それから二人はただ平凡な毎日を繰り返してきた。詩音はというと、やはり病の人などを治していた。その頃には紫色の意味も理解していた。

そして中学校の卒業式の日。学校の体育館で

「~であるからにして、皆さんの新しい門出を...。」

と校長の長い祝辞に詩音は欠伸をして聞いていた。うつらうつらし始めた時に周りが紫いろに変化し、次々と生徒達が何か分からないものに苦しみ始めた。詩音はハッとして起き、

「色彩変位、オールグリーン!」

と人々の異変を治した。よく目を凝らすと体育館の非常口の所がどす黒く真っ赤な色をしているのが分かった。

「亜斗、動ける?あそこを調べて!」

「わかった!」

そういって亜斗はその場所に向かった。詩音はまだ完全に治っていない人の治療を行っていた。

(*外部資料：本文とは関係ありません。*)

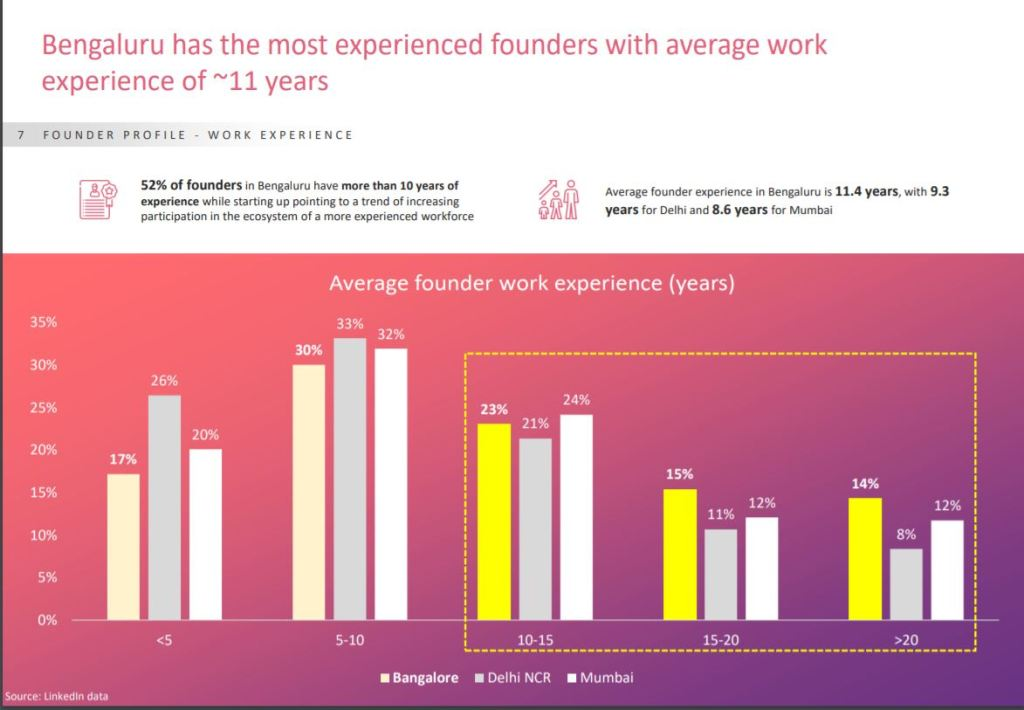 bengaluru has the most experienced founders with average work experience of 11 years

「クソ!逃げられた!体育館の屋上まで行ったんだが、どうやって逃げたんだ?詩音は大丈夫か?」

「私は平気。取り合えずこの場の人全員を治して解散してお堂に戻ろう。」

「わかった。お堂の詩依ばあちゃんに伝えてくる!」

と亜斗は先にお堂に向かった。詩音は先生方に事情を話し、生徒を帰宅させるように助言した。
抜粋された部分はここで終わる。